**WORK REQUIRED**.
Could you copy each of the lines below word for word, without the pictures?
————
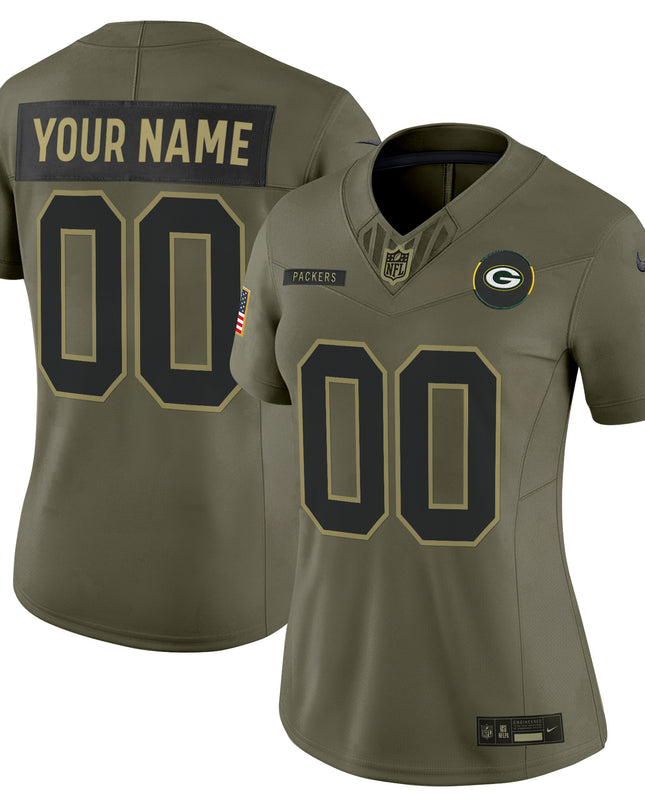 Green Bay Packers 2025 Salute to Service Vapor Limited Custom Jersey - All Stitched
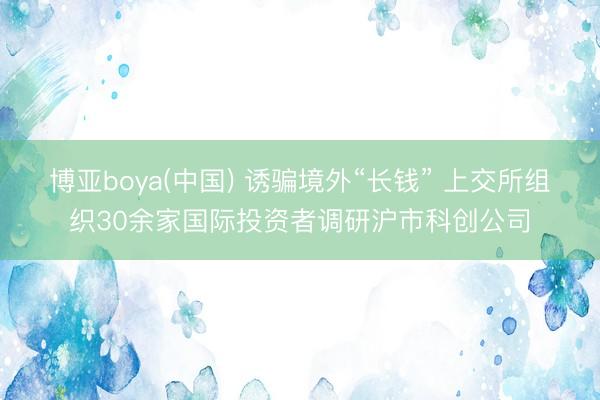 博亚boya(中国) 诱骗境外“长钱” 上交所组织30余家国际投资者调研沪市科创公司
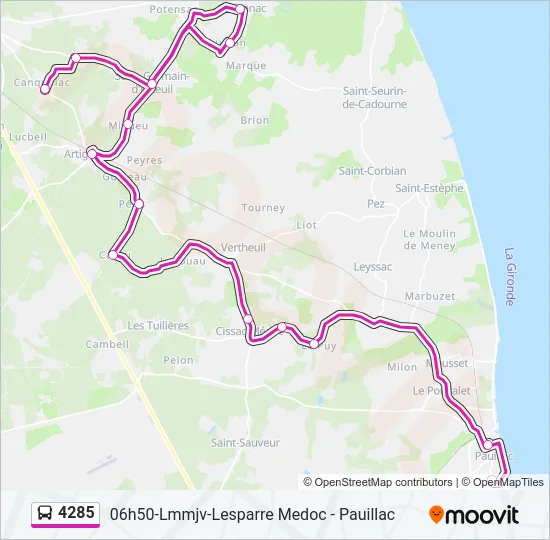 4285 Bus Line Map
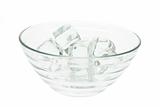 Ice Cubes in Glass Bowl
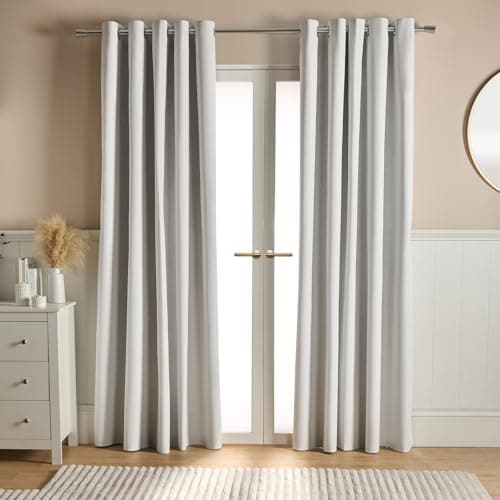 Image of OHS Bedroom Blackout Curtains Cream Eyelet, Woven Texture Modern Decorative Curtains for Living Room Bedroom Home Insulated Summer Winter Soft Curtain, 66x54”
————
**RESULT OF THE EXERCISE**.
 Green Bay Packers 2025 Salute to Service Vapor Limited Custom Jersey - All Stitched
 博亚boya(中国) 诱骗境外“长钱” 上交所组织30余家国际投资者调研沪市科创公司
 4285 Bus Line Map
 Ice Cubes in Glass Bowl
 Image of OHS Bedroom Blackout Curtains Cream Eyelet, Woven Texture Modern Decorative Curtains for Living Room Bedroom Home Insulated Summer Winter Soft Curtain, 66x54”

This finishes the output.